● **Kumpulan Tugas**:
1 – Tentukan apakah pernyataan berikut sesuai dengan berita tentang kemacetan Jakarta: (a) diskusi kebijakan transportasi diadakan di Menteng, Jakarta; (b) Sutanto Suhodo menjabat sebagai Gubernur DKI; (c) menurut Sutanto, jumlah penduduk Jakarta sudah dapat dikendalikan. Jawab ya atau tidak untuk tiap pernyataan dan sertakan kutipan persis dari berita yang menjadi penentunya.
2 – Ketik ulang tanpa perubahan bagian berita tentang kemacetan Jakarta yang dibuka dengan kata-kata berisi "Akibat salah dan" dan ditutup dengan "transportasi di Jakarta.".

● **Kutipan Dokumen**:
= = =
Berita
Kapan Jakarta Bebas Macet?
Akibat salah dan telat kelola sejak awal, masalah transportasi di Jakarta kian menumpuk. Macet di jalanan menjadi pemandangan tiap hari, menguras energi dan emosi. Membicarakan hal ini, Tempobekerjasama dengan Kementerian Perhubungan Republik Indonesia menggelar Diskusi Kebijakan di Sektor Transportasi Ibukota di Menteng, Jakarta, Senin (21/12).
Menurut Sutanto Suhodo, Deputi Gubernur DKI Bidang Industri Perdagangan dan Transportasi, ada beberapa penyebab sulitnya mengurai masalah transportasi di Jakarta.
“Kita belum mampu kendalikan jumlah penduduk. Jakarta ini kan perputaran ekonominya paling besar. Jadi orang berkumpul di Jakarta, ada gula pasti ada semut,” terang Sutanto.
= = =
● **Keterangan yang Diberikan**:
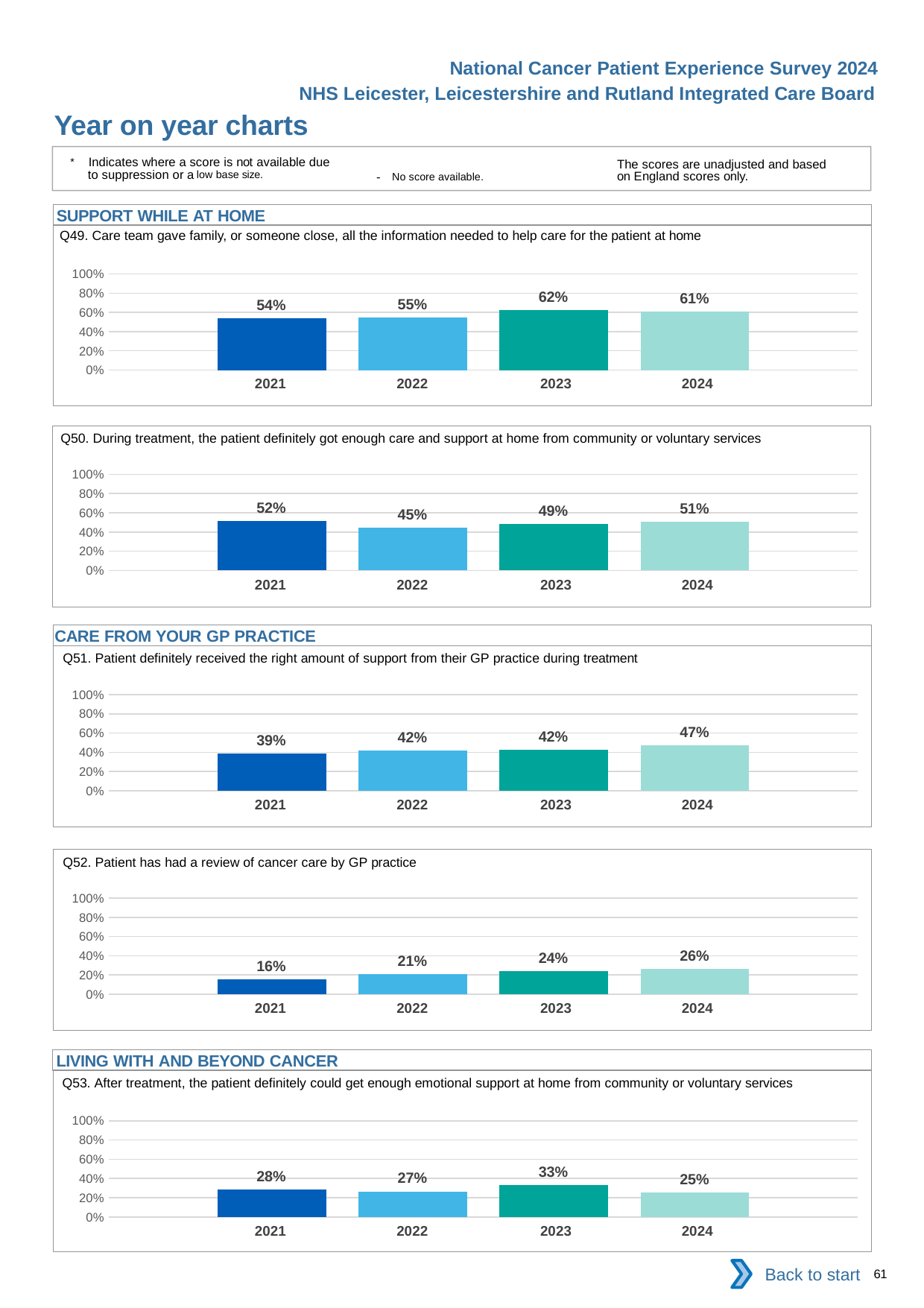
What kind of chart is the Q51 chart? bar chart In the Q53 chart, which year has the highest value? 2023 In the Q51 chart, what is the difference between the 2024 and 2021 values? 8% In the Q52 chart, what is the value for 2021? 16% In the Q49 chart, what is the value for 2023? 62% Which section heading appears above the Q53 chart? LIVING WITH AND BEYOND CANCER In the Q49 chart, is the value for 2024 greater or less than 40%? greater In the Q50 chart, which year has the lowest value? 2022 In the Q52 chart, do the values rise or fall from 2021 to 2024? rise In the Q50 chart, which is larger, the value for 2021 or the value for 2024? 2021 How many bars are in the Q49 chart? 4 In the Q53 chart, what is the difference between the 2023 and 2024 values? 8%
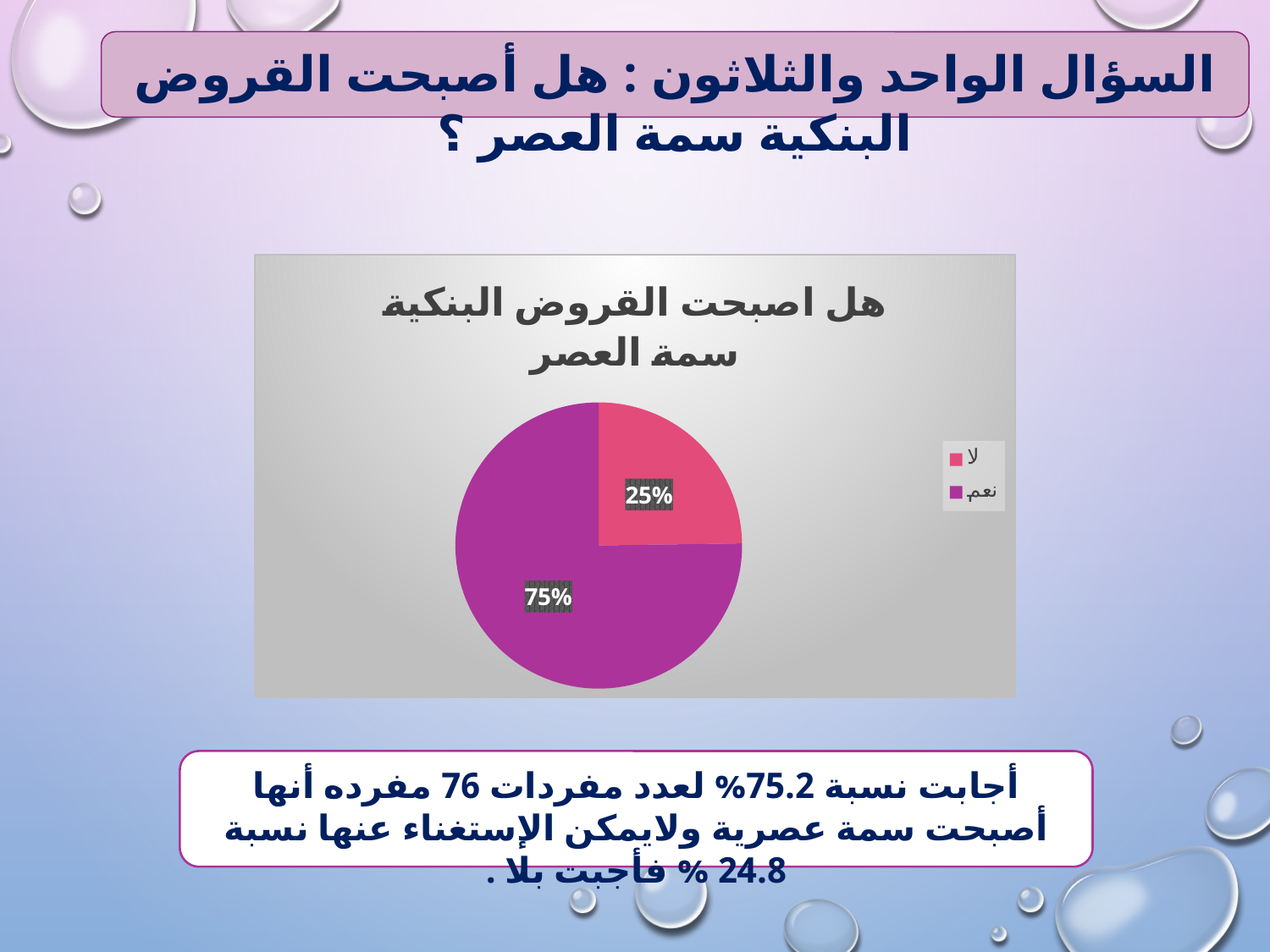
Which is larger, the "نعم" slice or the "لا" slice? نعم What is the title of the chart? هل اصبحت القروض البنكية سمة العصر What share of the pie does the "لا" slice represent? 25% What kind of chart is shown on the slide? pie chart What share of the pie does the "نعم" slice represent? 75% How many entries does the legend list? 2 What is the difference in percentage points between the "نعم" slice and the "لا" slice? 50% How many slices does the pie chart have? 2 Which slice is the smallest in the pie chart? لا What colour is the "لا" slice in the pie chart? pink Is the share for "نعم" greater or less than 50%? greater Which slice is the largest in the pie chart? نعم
= = =
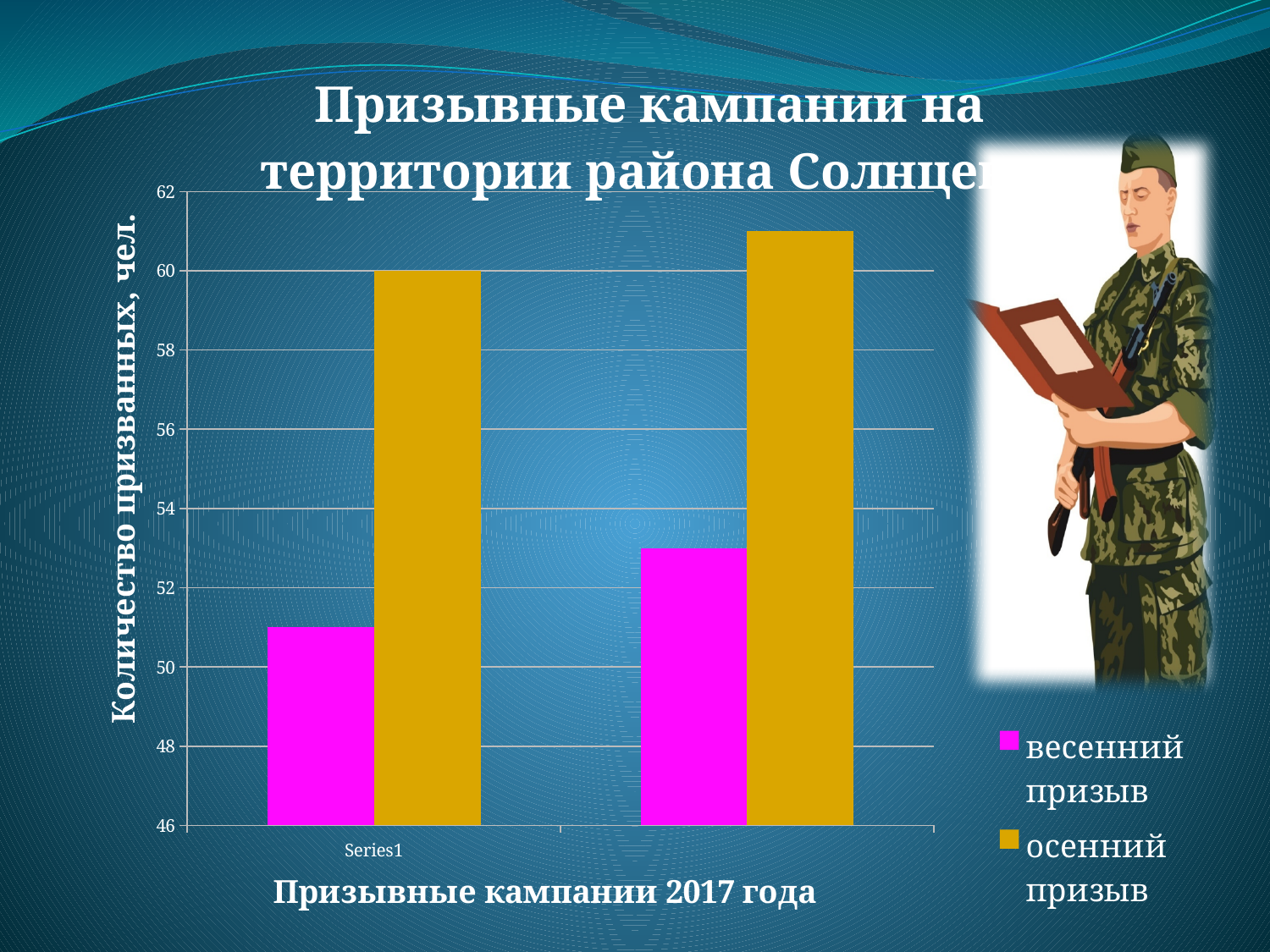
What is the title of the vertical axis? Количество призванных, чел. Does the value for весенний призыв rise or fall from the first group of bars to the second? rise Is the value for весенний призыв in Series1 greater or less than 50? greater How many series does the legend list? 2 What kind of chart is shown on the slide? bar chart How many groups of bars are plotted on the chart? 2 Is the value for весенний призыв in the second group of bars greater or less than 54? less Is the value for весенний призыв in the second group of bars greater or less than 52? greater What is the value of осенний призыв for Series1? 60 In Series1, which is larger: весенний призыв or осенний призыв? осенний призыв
= = =
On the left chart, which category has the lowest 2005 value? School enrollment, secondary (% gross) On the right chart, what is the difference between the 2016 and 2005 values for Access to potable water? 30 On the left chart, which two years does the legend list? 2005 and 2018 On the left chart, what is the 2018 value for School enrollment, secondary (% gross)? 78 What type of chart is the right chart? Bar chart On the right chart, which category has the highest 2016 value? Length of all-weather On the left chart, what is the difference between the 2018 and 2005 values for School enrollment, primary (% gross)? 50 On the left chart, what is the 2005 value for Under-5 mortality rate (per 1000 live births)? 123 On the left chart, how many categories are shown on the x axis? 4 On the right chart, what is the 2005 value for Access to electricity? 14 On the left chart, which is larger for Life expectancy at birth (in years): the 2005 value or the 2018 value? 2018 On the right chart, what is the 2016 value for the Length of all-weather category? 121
= = =
● **Jawaban Tugas**:
1 –
(a) Ya: "di Menteng, Jakarta, Senin (21/12)"
(b) Tidak: "Deputi Gubernur DKI Bidang Industri Perdagangan dan Transportasi"
(c) Tidak: "Kita belum mampu kendalikan jumlah penduduk."

2 –
Akibat salah dan telat kelola sejak awal, masalah transportasi di Jakarta kian menumpuk. Macet di jalanan menjadi pemandangan tiap hari, menguras energi dan emosi. Membicarakan hal ini, Tempobekerjasama dengan Kementerian Perhubungan Republik Indonesia menggelar Diskusi Kebijakan di Sektor Transportasi Ibukota di Menteng, Jakarta, Senin (21/12).
Menurut Sutanto Suhodo, Deputi Gubernur DKI Bidang Industri Perdagangan dan Transportasi, ada beberapa penyebab sulitnya mengurai masalah transportasi di Jakarta.